I understand that they were excited about the idea and wanted to share it with gamers, but if they actually wanted to give the system the best chance of success, they should've kept their mouth shut.

[-] Redkey@programming.dev 46 points 7 months ago* (last edited 7 months ago)

This is a short, interesting video, but there's really nothing here for any competent programmer, even a fresh graduate. It turns out they they update the software by sending the update by radio (/s). The video hardly goes any deeper than that, and also makes a couple of very minor layman-level flubs.

There is a preservation effort for the old NASA computing hardware from the missions in the 50s and 60s, and you can find videos about it on YouTube. They go into much more detail without requiring much prior knowledge about specific technologies from the period. Here's one I watched recently about the ROM and RAM used in some Apollo missions: https://youtu.be/hckwxq8rnr0?si=EKiLO-ZpQnJa-TQn

One thing that struck me about the video was how the writers expressed surprise that it was still working and also so adaptable. And my thought was, "Well, yeah, it was designed by people who knew what they were doing, with a good budget, lead by managers whose goal was to make excellent equipment, rather than maximize short-term profits."

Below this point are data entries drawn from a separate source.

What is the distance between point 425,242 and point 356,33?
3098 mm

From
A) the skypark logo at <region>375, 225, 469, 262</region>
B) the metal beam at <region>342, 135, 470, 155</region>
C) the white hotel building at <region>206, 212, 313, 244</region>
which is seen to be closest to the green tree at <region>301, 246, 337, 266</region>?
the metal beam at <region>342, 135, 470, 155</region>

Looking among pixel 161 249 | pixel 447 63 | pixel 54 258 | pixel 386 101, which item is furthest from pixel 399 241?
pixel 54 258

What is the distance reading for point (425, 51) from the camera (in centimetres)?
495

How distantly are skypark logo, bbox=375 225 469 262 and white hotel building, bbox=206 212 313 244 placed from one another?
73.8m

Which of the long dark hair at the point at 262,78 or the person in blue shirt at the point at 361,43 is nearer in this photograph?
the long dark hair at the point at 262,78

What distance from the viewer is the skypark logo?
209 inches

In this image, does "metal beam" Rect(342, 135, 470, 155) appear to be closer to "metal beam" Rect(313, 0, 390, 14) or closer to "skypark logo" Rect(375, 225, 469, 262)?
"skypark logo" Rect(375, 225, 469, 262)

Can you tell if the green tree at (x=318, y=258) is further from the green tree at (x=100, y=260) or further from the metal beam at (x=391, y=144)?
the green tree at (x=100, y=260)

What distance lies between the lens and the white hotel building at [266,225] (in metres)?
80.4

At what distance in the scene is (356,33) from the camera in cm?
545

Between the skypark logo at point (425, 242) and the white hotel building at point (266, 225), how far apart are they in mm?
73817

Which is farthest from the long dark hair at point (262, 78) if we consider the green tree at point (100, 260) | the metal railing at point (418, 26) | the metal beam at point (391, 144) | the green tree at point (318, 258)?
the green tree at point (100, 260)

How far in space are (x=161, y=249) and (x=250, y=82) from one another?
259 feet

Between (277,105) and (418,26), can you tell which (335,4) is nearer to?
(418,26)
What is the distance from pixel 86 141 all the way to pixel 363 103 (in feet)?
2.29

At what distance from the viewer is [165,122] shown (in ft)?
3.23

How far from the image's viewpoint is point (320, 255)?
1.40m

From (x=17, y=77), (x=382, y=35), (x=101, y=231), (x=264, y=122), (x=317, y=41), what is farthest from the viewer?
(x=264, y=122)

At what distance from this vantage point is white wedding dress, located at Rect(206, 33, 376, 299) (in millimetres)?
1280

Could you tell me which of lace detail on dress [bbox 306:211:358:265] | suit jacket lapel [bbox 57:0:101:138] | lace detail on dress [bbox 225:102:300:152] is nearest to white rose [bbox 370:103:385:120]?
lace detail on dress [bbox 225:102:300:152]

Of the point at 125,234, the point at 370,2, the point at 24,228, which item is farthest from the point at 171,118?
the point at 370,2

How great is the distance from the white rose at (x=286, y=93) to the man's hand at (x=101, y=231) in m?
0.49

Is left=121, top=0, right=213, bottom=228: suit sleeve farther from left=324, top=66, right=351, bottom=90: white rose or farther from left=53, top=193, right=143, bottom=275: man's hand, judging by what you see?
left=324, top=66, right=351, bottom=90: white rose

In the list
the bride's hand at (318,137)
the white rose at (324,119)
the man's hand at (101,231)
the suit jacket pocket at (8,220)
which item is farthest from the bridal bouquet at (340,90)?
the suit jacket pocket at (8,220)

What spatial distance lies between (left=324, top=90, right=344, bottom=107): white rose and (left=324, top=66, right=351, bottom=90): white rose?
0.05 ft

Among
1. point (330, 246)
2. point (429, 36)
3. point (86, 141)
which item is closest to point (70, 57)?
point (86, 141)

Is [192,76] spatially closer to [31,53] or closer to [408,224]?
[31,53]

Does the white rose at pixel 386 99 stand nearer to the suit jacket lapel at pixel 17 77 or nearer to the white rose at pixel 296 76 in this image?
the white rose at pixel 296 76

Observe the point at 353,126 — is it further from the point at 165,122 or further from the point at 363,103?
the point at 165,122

[-] Redkey@programming.dev 76 points 9 months ago

I once had a manager hand me a project brief and ask me how quickly I thought I could complete it. I was managing my own workload (it was a bad situation), but it was a very small project and I felt that I had time to put everything else on hold and focus on it. So, I said that I might be able to get it done in four days, but I wouldn't commit to less than a week just to be sure.

The manger started off on this half-threatening, half-disappointed rant about how the project had a deadline set in stone (in four days' time), and how the head of the company had committed to it in public (which in hindsight was absolute rot). I was young and nervous, but fortunately for me every project brief had a timeline of who had seen it, and more importantly, when they had received it. I noticed that this brief had originated over three months prior, and had been sitting on this manager's desk for almost a month. I was the first developer in the chain. That gave me the guts to say that my estimate was firm, and that if anyone actually came down the ladder looking for heads to set rolling (one of the manager's threats), they could come to me and I would explain.

In the end nothing ever came of it because I managed to get the job done in three days. They tried to put the screws to me over that small of a project.